Recorded data:
■ ■ ■ ■ ■ ■ ■

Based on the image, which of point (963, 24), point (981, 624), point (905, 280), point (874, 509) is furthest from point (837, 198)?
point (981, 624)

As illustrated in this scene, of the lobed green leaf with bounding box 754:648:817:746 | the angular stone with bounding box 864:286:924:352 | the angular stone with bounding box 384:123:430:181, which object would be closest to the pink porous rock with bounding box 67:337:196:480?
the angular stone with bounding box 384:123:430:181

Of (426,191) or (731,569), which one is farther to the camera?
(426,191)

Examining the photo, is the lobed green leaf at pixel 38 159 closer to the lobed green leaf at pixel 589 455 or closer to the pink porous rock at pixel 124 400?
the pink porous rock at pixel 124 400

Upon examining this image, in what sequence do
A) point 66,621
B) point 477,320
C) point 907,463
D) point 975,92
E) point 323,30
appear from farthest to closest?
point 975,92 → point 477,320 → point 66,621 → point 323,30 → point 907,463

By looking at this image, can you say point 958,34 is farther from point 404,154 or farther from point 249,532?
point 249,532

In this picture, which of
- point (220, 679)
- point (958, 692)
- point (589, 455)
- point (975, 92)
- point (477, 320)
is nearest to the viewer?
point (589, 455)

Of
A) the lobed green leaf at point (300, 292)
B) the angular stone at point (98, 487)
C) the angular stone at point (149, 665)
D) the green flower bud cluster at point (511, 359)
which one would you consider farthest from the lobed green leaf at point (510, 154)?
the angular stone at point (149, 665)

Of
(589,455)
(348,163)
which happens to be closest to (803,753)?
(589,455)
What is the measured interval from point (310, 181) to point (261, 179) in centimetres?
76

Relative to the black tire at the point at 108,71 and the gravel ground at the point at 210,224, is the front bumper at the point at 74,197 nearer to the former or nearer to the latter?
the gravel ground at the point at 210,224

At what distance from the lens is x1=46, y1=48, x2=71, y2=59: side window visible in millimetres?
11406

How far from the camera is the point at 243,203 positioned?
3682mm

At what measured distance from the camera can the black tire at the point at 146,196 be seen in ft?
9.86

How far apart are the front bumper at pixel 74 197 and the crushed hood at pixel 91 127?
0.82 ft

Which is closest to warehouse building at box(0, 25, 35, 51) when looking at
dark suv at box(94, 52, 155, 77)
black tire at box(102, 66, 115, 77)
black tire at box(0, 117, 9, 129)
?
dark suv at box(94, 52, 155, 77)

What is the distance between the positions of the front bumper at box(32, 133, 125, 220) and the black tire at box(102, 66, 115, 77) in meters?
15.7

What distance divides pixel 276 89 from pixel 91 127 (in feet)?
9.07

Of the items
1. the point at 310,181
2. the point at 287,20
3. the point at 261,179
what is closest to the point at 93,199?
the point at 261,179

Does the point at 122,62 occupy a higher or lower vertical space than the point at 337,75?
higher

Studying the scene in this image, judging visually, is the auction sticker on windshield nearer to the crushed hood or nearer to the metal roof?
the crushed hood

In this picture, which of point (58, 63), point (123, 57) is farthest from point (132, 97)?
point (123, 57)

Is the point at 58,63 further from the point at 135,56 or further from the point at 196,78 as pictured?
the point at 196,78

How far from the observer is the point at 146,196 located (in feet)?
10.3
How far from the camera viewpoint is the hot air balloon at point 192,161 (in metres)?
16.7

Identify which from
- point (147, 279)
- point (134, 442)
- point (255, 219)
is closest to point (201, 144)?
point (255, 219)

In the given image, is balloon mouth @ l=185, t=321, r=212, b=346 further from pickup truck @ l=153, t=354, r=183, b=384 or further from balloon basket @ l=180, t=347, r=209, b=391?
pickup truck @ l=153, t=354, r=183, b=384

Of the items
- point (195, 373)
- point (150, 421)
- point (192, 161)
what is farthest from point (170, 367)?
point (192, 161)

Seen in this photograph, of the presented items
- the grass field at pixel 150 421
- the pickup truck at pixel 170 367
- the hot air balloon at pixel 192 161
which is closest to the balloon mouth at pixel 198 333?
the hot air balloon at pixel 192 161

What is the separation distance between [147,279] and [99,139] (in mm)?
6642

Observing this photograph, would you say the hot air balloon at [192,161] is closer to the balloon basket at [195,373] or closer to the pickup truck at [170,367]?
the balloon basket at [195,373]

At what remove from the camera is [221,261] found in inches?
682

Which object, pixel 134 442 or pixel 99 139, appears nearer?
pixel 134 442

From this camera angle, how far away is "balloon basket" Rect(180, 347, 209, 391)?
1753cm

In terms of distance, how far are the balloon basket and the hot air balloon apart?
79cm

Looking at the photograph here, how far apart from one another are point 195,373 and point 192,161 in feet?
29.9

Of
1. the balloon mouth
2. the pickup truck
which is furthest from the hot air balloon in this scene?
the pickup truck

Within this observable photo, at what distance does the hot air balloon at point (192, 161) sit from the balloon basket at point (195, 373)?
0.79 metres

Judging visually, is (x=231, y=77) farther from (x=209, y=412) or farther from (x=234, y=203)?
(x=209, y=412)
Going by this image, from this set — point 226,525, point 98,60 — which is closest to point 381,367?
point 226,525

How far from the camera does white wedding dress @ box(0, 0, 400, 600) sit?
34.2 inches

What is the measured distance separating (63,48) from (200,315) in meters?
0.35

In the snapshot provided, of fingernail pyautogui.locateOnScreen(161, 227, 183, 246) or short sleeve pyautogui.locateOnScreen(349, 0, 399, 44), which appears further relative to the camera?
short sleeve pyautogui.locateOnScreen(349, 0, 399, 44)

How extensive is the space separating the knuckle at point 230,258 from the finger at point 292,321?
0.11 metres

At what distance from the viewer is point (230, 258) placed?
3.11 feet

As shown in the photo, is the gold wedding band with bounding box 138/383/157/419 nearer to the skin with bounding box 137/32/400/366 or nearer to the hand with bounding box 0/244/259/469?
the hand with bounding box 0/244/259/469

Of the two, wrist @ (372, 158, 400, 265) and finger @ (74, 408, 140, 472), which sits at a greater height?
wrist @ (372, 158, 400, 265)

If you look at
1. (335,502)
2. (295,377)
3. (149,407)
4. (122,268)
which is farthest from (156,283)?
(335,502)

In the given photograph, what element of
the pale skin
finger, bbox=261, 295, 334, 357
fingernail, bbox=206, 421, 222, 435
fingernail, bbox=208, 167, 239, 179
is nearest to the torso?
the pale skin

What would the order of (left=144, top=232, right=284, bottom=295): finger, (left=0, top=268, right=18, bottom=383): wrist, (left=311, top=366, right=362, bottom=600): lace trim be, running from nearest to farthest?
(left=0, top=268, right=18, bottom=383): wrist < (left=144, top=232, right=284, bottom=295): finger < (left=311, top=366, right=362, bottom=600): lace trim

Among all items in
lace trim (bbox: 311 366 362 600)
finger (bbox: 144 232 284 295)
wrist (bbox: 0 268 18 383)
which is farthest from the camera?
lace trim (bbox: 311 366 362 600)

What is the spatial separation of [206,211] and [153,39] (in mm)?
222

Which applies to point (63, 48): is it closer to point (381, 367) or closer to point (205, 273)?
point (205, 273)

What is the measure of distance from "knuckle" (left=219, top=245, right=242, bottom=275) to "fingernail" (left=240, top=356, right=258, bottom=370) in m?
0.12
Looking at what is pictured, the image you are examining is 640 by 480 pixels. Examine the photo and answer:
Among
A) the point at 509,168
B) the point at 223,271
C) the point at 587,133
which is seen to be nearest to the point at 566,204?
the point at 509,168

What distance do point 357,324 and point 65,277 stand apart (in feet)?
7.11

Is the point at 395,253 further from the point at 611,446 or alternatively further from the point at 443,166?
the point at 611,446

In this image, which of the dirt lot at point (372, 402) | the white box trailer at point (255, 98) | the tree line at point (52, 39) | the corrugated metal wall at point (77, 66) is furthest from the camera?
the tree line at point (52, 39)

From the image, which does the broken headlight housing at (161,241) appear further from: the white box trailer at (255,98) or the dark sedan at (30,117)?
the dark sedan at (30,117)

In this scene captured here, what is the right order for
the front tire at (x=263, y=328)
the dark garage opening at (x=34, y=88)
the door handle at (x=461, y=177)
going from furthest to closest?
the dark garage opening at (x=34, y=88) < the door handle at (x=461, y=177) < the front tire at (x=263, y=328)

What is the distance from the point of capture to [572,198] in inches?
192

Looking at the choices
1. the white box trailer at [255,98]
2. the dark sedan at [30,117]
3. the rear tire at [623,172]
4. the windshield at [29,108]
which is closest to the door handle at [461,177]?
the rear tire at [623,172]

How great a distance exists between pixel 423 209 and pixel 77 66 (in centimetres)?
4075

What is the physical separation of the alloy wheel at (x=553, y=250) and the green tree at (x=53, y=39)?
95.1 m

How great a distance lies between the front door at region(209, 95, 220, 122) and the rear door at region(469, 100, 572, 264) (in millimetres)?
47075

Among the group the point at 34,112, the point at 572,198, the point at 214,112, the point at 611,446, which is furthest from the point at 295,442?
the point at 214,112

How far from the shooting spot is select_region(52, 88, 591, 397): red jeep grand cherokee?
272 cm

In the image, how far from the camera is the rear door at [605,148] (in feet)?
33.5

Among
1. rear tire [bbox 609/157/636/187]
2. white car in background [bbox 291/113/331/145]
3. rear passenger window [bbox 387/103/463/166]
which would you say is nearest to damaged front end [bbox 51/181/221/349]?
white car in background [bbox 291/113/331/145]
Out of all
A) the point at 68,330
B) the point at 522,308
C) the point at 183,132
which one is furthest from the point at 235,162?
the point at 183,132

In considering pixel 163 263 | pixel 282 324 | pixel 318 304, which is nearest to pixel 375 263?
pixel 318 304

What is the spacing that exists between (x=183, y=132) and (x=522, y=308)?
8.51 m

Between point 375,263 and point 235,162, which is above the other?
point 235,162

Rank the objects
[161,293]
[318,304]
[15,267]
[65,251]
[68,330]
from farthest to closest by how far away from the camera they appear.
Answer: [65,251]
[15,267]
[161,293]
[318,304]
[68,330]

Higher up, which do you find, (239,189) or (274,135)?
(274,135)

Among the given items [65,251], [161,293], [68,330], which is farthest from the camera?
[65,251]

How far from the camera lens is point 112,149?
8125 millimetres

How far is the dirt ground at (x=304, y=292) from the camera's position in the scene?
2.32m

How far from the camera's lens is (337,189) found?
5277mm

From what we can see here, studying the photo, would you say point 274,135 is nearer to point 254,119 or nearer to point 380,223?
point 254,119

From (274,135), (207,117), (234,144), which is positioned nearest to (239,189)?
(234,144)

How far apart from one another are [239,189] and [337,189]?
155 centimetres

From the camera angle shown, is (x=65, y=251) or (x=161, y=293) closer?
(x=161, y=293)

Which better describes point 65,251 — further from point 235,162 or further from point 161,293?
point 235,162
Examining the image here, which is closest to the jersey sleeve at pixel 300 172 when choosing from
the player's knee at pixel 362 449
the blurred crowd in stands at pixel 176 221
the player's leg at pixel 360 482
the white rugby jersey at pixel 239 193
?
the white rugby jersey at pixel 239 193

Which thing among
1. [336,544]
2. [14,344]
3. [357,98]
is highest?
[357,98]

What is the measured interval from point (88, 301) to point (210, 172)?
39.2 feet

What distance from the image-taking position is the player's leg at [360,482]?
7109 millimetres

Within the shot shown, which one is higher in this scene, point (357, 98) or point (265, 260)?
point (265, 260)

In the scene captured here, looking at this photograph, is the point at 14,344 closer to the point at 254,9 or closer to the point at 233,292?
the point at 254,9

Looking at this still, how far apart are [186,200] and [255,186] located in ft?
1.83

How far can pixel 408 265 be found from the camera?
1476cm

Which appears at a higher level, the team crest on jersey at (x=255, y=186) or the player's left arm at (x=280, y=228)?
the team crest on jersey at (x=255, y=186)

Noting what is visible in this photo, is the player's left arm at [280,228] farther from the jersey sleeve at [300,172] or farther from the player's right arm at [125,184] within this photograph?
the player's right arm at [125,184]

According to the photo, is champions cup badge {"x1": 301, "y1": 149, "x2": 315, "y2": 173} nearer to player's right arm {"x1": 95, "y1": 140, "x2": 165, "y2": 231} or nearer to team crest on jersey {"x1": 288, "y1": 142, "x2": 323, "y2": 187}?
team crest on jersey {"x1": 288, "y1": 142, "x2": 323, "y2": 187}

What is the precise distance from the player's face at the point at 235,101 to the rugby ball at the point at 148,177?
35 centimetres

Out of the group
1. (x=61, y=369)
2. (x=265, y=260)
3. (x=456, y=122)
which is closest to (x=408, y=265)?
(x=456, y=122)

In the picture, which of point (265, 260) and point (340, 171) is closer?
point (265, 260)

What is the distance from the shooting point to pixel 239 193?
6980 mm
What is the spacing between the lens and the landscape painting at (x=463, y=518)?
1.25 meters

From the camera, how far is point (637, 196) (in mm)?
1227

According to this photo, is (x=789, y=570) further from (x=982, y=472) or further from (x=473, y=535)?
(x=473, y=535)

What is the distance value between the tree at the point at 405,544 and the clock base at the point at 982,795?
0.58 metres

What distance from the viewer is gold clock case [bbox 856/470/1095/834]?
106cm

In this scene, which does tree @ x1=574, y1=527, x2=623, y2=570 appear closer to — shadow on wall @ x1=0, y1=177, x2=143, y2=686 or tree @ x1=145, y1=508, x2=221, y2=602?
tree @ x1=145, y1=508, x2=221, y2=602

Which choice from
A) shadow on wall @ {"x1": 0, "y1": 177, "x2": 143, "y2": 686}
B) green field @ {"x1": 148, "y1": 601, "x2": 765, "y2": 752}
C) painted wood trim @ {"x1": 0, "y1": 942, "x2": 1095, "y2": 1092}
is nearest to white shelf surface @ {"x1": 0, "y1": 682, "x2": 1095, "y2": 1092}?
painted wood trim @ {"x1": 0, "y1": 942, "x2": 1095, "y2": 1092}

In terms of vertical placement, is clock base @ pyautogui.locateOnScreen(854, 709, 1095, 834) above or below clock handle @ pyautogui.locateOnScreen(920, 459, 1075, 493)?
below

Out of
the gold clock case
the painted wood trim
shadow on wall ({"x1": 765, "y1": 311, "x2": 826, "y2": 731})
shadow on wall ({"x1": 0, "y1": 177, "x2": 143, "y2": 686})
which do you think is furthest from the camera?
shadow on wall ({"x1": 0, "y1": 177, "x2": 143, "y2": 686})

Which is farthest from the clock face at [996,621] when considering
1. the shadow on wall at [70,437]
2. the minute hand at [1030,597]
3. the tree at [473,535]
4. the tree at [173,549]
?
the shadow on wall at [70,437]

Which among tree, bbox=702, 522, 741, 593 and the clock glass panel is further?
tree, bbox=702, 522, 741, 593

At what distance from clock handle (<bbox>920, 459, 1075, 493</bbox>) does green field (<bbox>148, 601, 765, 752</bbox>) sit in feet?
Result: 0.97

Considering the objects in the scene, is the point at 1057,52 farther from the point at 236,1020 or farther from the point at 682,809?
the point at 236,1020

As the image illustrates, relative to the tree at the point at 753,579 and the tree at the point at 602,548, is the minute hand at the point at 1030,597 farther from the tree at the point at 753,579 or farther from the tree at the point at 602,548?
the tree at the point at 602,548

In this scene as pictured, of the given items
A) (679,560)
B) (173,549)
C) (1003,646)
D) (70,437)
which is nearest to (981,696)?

■ ■ ■ ■ ■ ■ ■

- Exercise goal -
Please rewrite the material, starting with the line containing "Considering the objects" and going on through the final line. Replace "nearest" with "closest" and leave everything else unchanged.

- Result for this task -
Considering the objects in the scene, is the point at 1057,52 farther from the point at 236,1020 or farther from the point at 682,809?
the point at 236,1020

As the image illustrates, relative to the tree at the point at 753,579 and the tree at the point at 602,548, is the minute hand at the point at 1030,597 farther from the tree at the point at 753,579 or farther from the tree at the point at 602,548?
the tree at the point at 602,548

In this scene as pictured, of the given items
A) (679,560)
B) (173,549)
C) (1003,646)
D) (70,437)
which is closest to (981,696)?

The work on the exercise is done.